Select the hyperlinked number under Resources Accessible to view all details captured regarding the total access paths for the item.
The query used to search the system and generate these results is also provided, so you can easily use this query as the basis for a guardrail rule. For more information, see Using Guardrails to Detect Violations and Risk.
Unused Access — Quickly see all of the unused access broken down by role, identities with roles, and identities without roles. Select the tile to see granular detail about unused access. For more information, see Detecting Unused Access.
Location Map — At the bottom of the dashboard, the location map provides a visual representation of critical security issues and compliance risks on your cloud infrastructure across regions.
If there's a red circle on the map, you can hover over it to see the exact location and number of resource objects involved in generating the alerts.
Click on a red circle to open the Alerts page for a more detailed view of the associated alerts. For more information, see Viewing and Triaging Alerts.

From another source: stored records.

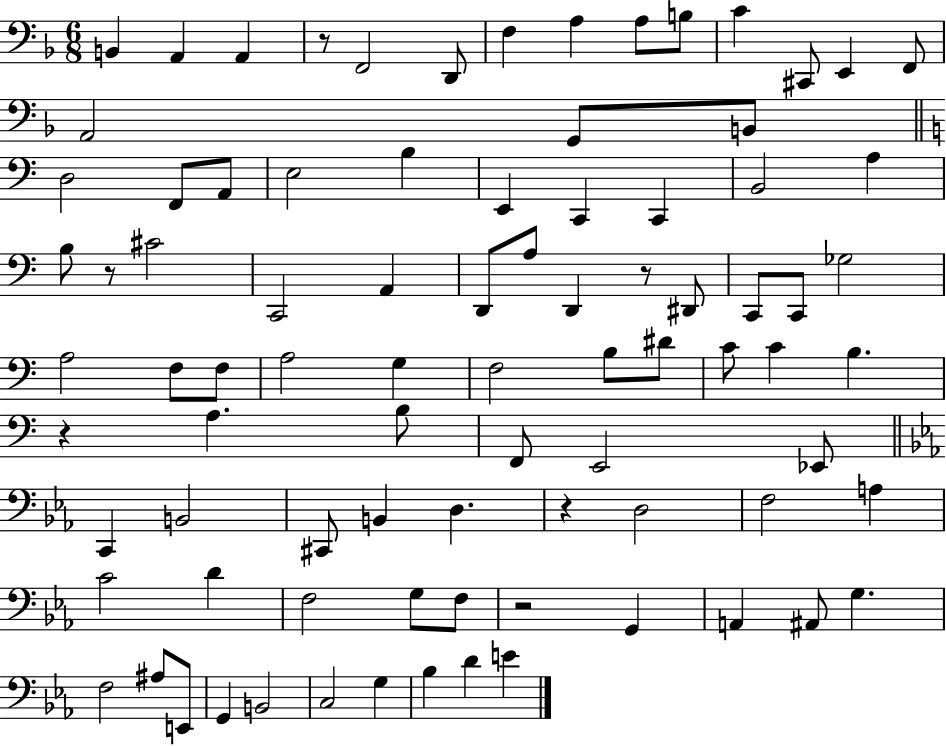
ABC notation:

X:1
T:Untitled
M:6/8
L:1/4
K:F
B,, A,, A,, z/2 F,,2 D,,/2 F, A, A,/2 B,/2 C ^C,,/2 E,, F,,/2 A,,2 G,,/2 B,,/2 D,2 F,,/2 A,,/2 E,2 B, E,, C,, C,, B,,2 A, B,/2 z/2 ^C2 C,,2 A,, D,,/2 A,/2 D,, z/2 ^D,,/2 C,,/2 C,,/2 _G,2 A,2 F,/2 F,/2 A,2 G, F,2 B,/2 ^D/2 C/2 C B, z A, B,/2 F,,/2 E,,2 _E,,/2 C,, B,,2 ^C,,/2 B,, D, z D,2 F,2 A, C2 D F,2 G,/2 F,/2 z2 G,, A,, ^A,,/2 G, F,2 ^A,/2 E,,/2 G,, B,,2 C,2 G, _B, D E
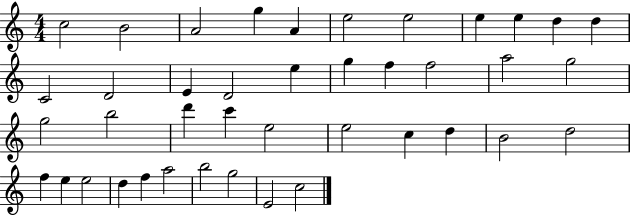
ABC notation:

X:1
T:Untitled
M:4/4
L:1/4
K:C
c2 B2 A2 g A e2 e2 e e d d C2 D2 E D2 e g f f2 a2 g2 g2 b2 d' c' e2 e2 c d B2 d2 f e e2 d f a2 b2 g2 E2 c2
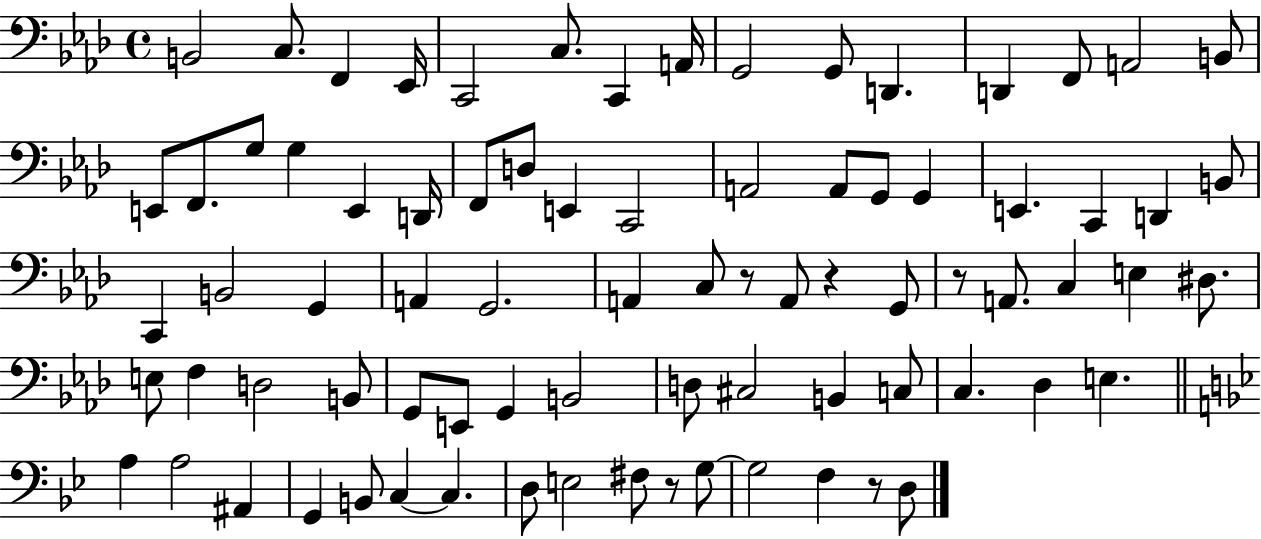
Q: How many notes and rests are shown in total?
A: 80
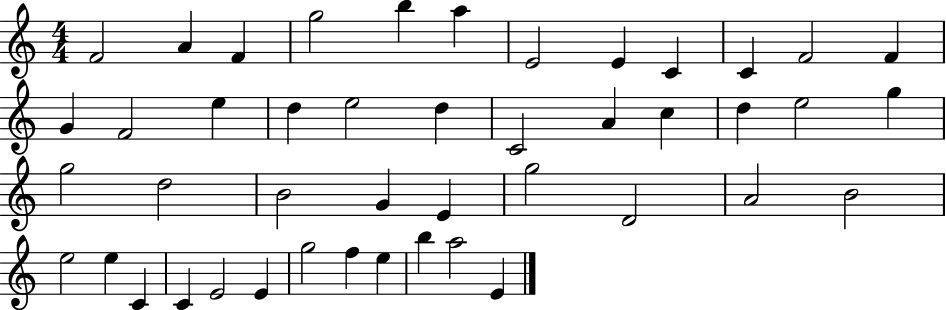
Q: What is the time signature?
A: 4/4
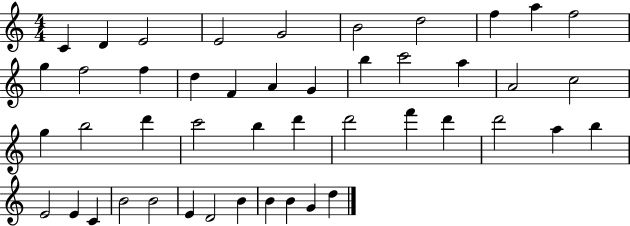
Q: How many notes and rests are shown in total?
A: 46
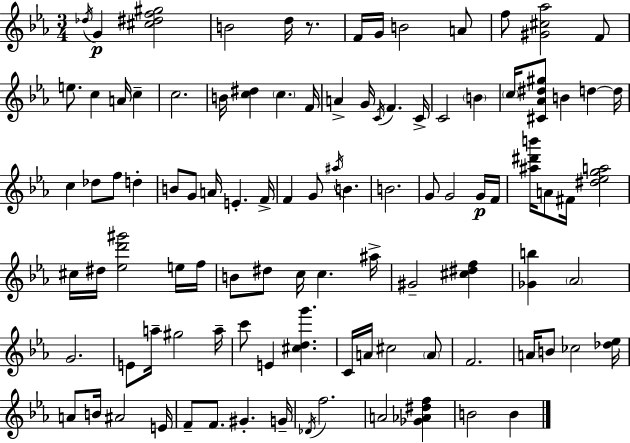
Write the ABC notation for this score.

X:1
T:Untitled
M:3/4
L:1/4
K:Cm
_d/4 G [^c^df^g]2 B2 d/4 z/2 F/4 G/4 B2 A/2 f/2 [^G^c_a]2 F/2 e/2 c A/4 c c2 B/4 [c^d] c F/4 A G/4 C/4 F C/4 C2 B c/4 [^C_A^d^g]/2 B d d/4 c _d/2 f/2 d B/2 G/2 A/4 E F/4 F G/2 ^a/4 B B2 G/2 G2 G/4 F/4 [^a^d'b']/4 A/2 ^F/4 [^d_ega]2 ^c/4 ^d/4 [_ed'^g']2 e/4 f/4 B/2 ^d/2 c/4 c ^a/4 ^G2 [^c^df] [_Gb] _A2 G2 E/2 a/4 ^g2 a/4 c'/2 E [^cdg'] C/4 A/4 ^c2 A/2 F2 A/4 B/2 _c2 [_d_e]/4 A/2 B/4 ^A2 E/4 F/2 F/2 ^G G/4 _D/4 f2 A2 [_G_A^df] B2 B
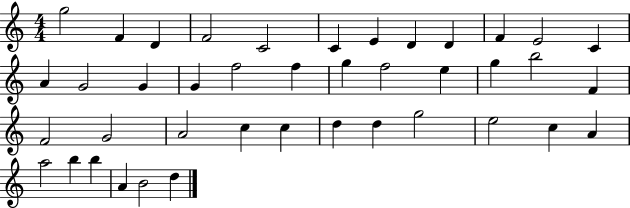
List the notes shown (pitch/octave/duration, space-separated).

G5/h F4/q D4/q F4/h C4/h C4/q E4/q D4/q D4/q F4/q E4/h C4/q A4/q G4/h G4/q G4/q F5/h F5/q G5/q F5/h E5/q G5/q B5/h F4/q F4/h G4/h A4/h C5/q C5/q D5/q D5/q G5/h E5/h C5/q A4/q A5/h B5/q B5/q A4/q B4/h D5/q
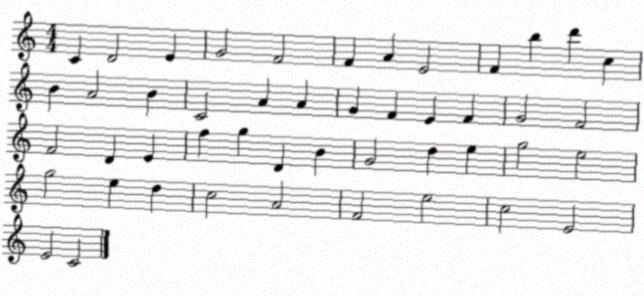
X:1
T:Untitled
M:4/4
L:1/4
K:C
C D2 E G2 F2 F A E2 F b d' c B A2 B C2 A A G F E F G2 F2 F2 D E f g D B G2 d e g2 e2 g2 e d c2 A2 F2 e2 c2 E2 E2 C2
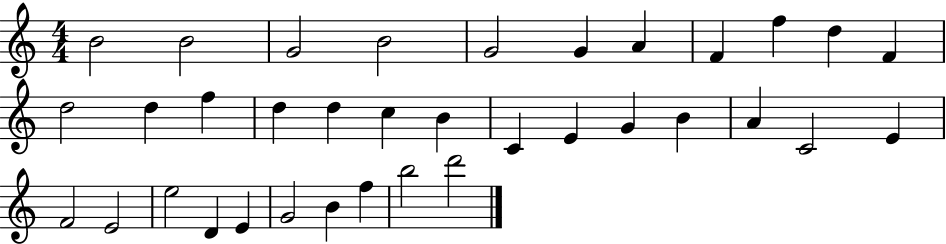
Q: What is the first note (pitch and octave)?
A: B4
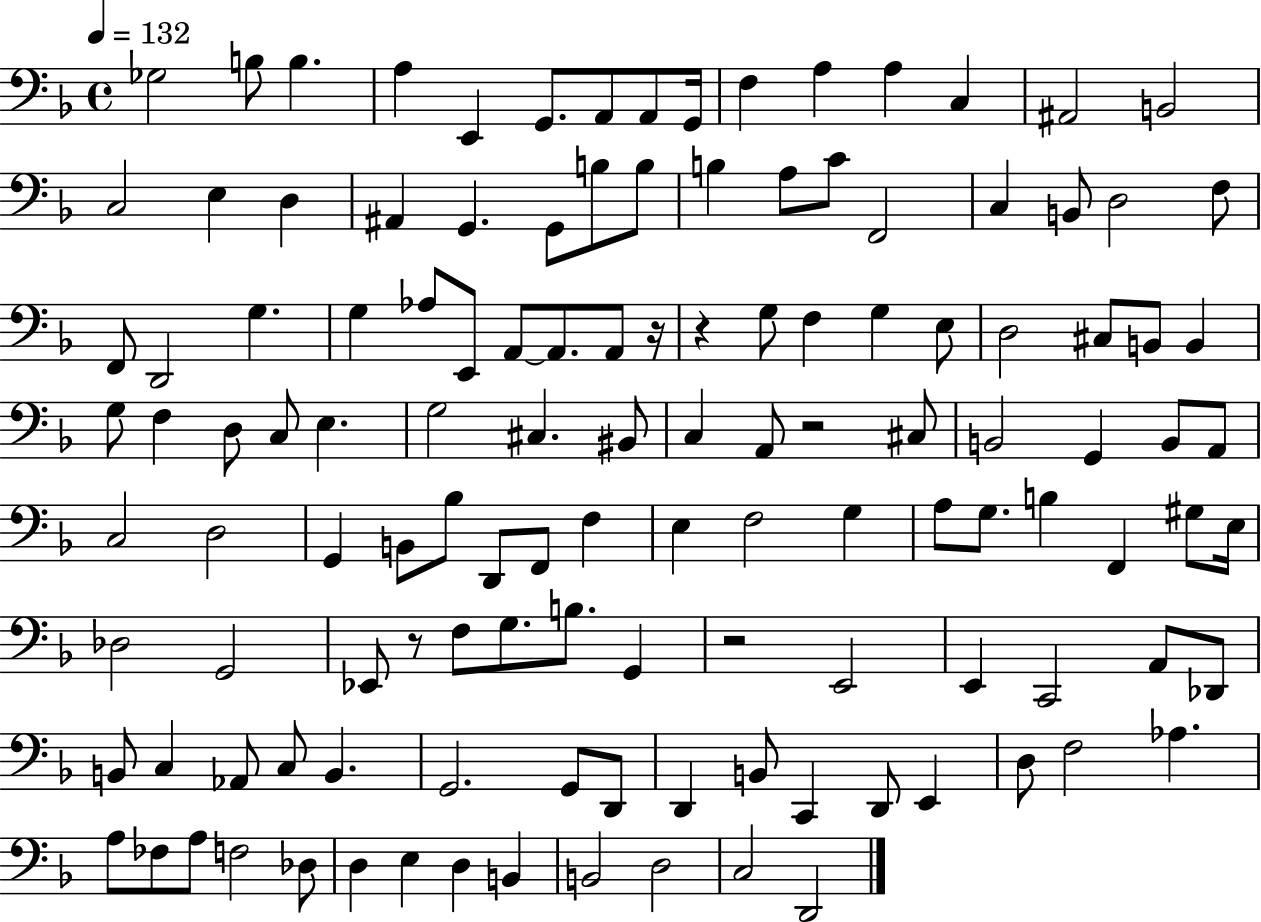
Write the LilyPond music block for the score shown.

{
  \clef bass
  \time 4/4
  \defaultTimeSignature
  \key f \major
  \tempo 4 = 132
  ges2 b8 b4. | a4 e,4 g,8. a,8 a,8 g,16 | f4 a4 a4 c4 | ais,2 b,2 | \break c2 e4 d4 | ais,4 g,4. g,8 b8 b8 | b4 a8 c'8 f,2 | c4 b,8 d2 f8 | \break f,8 d,2 g4. | g4 aes8 e,8 a,8~~ a,8. a,8 r16 | r4 g8 f4 g4 e8 | d2 cis8 b,8 b,4 | \break g8 f4 d8 c8 e4. | g2 cis4. bis,8 | c4 a,8 r2 cis8 | b,2 g,4 b,8 a,8 | \break c2 d2 | g,4 b,8 bes8 d,8 f,8 f4 | e4 f2 g4 | a8 g8. b4 f,4 gis8 e16 | \break des2 g,2 | ees,8 r8 f8 g8. b8. g,4 | r2 e,2 | e,4 c,2 a,8 des,8 | \break b,8 c4 aes,8 c8 b,4. | g,2. g,8 d,8 | d,4 b,8 c,4 d,8 e,4 | d8 f2 aes4. | \break a8 fes8 a8 f2 des8 | d4 e4 d4 b,4 | b,2 d2 | c2 d,2 | \break \bar "|."
}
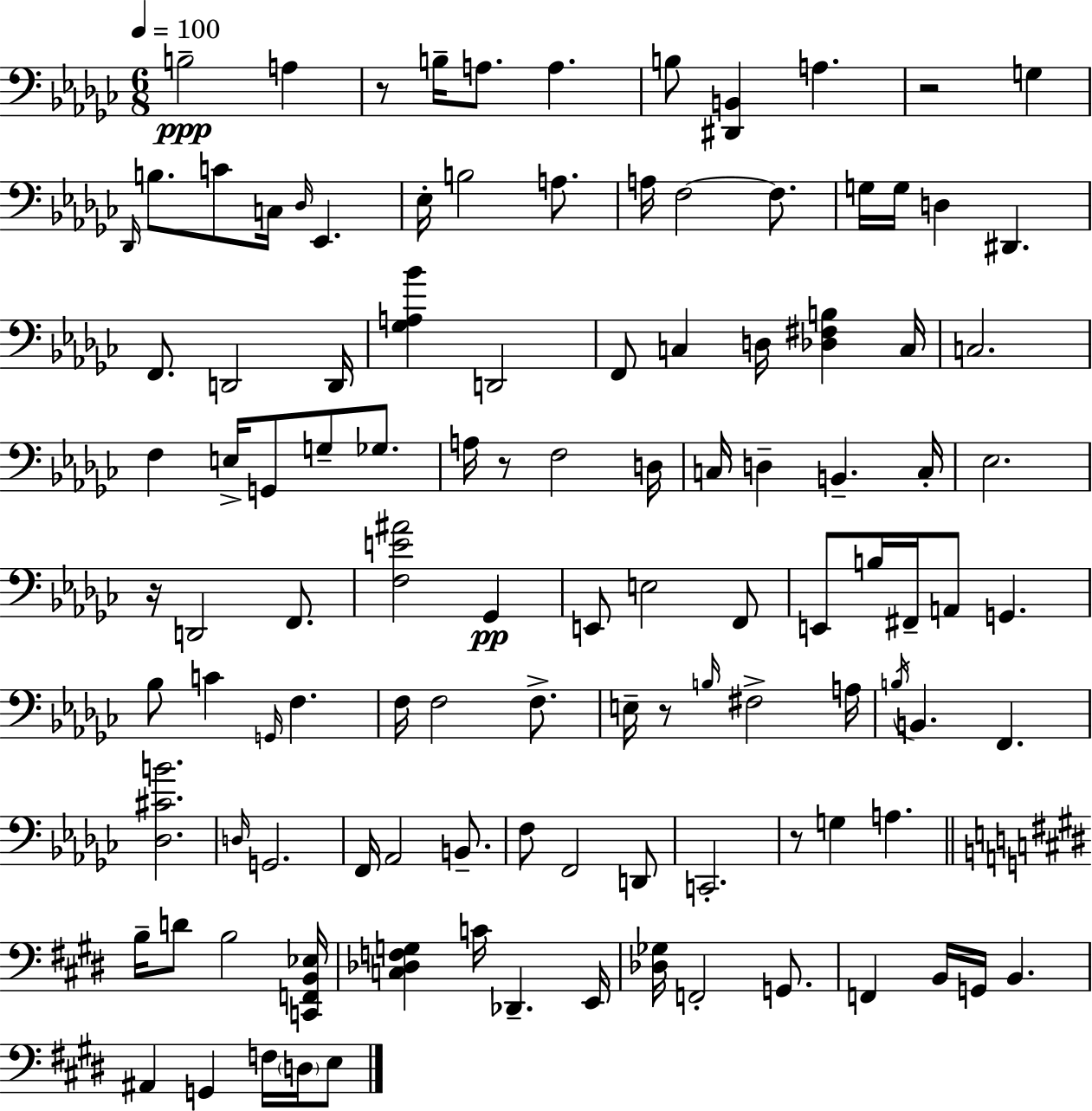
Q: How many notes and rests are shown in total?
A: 113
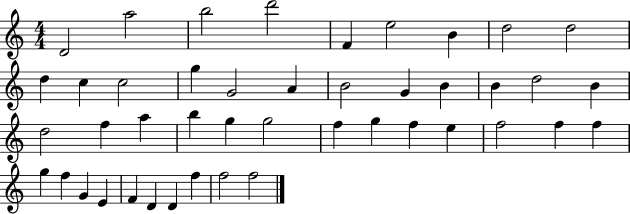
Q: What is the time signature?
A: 4/4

You can also select the Change View icon to view an Access Graph that visually depicts the cloud infrastructure related to the alert.
Select an item in the graph to view identifying details. If there are additional details available for the item, you can select OPEN DETAIL PAGE to view to open the Objects page for a more detailed view of the infrastructure object. For more information, see Working with Discovered Objects.
Filtering Your View
By default, the Cloud Access Management Dashboard displays an aggregate of information available for all cloud accounts it's configured to govern, to provide a complete view.
To view information for a single cloud account, select the Filter icon and select the specific cloud account you want to view.
Select APPLY NOW to update the information in the Dashboard based on your selection.
When you're done reviewing the information for that cloud instance, you can select a different one in the list or select RESET ALL to reset the Dashboard to the default view.